11. The method according to claim 1, characterized in that, The state monitoring unit is also configured to: collect temperature data of each computing unit of the consensus node in real time, generate a three-dimensional temperature field map of the consensus node based on the collected data, and use the three-dimensional temperature field map as the input feature of the pre-reconstruction unit.
12. A system for implementing the method of any one of claims 1-11, characterized in that, The system is deployed in a constellation of low-Earth orbit satellites, including: The spatiotemporal driven networking module is used to predict network topology based on satellite node orbital ephemeris data and dynamically form consensus groups. The Trust Enhancement Consensus Module is used to reach consensus on Internet root service data within a consensus group based on the dynamic reputation value of nodes. The distributed root service instance module is used to store root service data that has been formed through consensus and is consistent with the logical state of the terrestrial Internet root service system, and to provide authoritative DNS root resolution services. The graceful degradation survival protection module, integrated into the consensus node, includes: The status monitoring subunit is used to collect consensus node temperature, power consumption, and health status data in real time. The thermal control path planning subunit uses a GPU-based parallel shortest path algorithm to replan the computation task path for overheated components; The local thermal control subunit adjusts the heat dissipation power of the components surrounding the damaged area through a MEMS variable thermal resistance structure. The pre-reconfigurable sub-unit is used to predict high-failure-risk areas and plan backup paths in advance. The performance evaluation sub-unit is used to evaluate the temperature uniformity and heat dissipation efficiency after reconstruction and to trigger a secondary reconstruction.
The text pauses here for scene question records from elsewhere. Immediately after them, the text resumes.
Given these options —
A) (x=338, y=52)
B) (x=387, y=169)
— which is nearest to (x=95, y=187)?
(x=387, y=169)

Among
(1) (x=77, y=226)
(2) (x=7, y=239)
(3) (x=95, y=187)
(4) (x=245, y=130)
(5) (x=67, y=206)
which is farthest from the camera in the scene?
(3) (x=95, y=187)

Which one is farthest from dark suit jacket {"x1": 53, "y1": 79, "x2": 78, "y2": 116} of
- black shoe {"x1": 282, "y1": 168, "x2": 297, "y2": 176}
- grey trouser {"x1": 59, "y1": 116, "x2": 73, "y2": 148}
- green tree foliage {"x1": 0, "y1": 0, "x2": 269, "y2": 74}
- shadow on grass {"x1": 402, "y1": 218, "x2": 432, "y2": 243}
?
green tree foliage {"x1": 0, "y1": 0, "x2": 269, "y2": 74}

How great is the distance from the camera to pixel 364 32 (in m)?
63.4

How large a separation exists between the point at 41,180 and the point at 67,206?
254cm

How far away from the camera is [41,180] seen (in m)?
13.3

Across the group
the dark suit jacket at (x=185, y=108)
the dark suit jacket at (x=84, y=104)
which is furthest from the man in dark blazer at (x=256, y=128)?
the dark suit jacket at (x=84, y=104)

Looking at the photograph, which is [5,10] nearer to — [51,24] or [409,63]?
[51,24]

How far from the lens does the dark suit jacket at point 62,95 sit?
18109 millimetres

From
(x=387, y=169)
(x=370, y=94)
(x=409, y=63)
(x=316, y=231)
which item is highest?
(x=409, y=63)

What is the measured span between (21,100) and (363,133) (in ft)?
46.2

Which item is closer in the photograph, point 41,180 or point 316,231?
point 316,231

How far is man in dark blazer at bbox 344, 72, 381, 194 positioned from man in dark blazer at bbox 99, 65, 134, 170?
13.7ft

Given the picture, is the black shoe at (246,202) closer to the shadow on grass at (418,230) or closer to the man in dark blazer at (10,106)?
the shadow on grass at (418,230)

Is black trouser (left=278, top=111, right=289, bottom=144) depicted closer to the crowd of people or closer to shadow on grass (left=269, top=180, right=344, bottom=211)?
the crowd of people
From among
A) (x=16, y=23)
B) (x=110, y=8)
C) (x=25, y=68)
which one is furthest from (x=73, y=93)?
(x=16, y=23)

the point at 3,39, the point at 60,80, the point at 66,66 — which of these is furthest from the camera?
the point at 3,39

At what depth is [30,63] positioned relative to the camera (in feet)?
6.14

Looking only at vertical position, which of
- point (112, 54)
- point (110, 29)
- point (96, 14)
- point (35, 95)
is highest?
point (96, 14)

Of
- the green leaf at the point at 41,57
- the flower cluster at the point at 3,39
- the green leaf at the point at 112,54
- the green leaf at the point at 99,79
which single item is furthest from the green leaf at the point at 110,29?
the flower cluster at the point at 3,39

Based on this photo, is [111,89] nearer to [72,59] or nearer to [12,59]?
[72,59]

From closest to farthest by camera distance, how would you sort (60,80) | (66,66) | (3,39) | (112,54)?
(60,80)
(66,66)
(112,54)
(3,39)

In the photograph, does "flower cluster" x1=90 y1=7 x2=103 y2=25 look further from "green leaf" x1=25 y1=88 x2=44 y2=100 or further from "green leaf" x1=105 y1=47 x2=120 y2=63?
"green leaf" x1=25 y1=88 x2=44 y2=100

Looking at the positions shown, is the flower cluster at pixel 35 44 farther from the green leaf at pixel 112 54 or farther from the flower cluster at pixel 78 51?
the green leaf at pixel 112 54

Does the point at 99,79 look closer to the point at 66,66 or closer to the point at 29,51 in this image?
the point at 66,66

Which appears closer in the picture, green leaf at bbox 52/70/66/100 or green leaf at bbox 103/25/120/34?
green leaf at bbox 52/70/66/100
13. The system according to claim 12, characterized in that, The system also includes a reputation assessment module, which calculates and updates the dynamic reputation value based on the node's historical behavior in participating in consensus.
14. The system according to claim 12, characterized in that, The graceful degradation survival protection module receives priority instructions from the trust enhancement consensus module. When a consensus node fails, it prioritizes the hot-control reconstruction of the leader node and the core node with high reputation value.
15. A computing device comprising a memory and a processor, the memory storing a computer program, characterized in that, When the computer program is executed by the processor, it implements the method as described in any one of claims 1 to 11.
16. A computer-readable storage medium having a computer program stored thereon, characterized in that, When the computer program is executed by a processor, it implements the method as described in any one of claims 1 to 11.